╔══

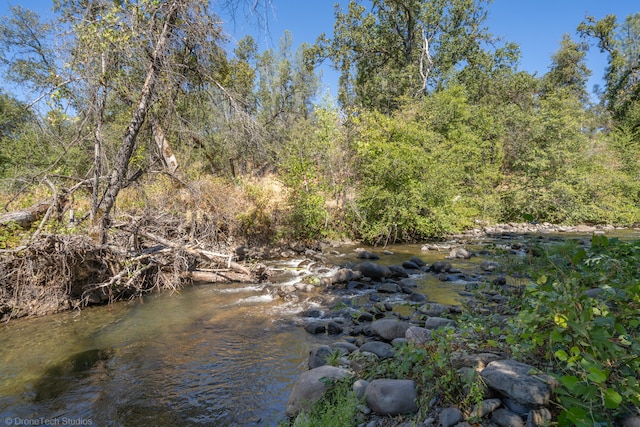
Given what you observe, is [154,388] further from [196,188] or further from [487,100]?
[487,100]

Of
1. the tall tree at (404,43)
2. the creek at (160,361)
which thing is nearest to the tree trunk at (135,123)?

╚══
╔══

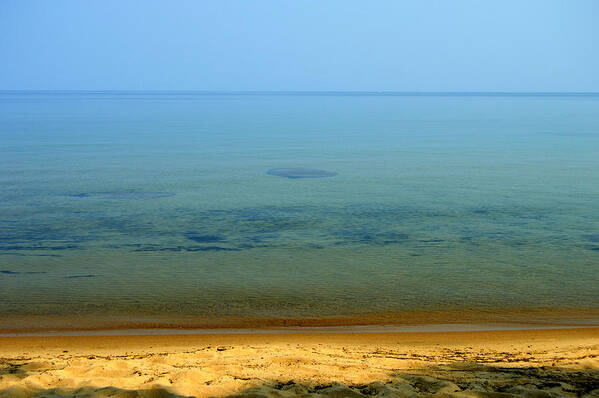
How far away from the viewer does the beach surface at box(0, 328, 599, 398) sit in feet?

╚══

**Short task**
From the items above, select every line that contains the word "tree".

**Task response**
1. the tall tree at (404,43)
which thing is nearest to the tree trunk at (135,123)?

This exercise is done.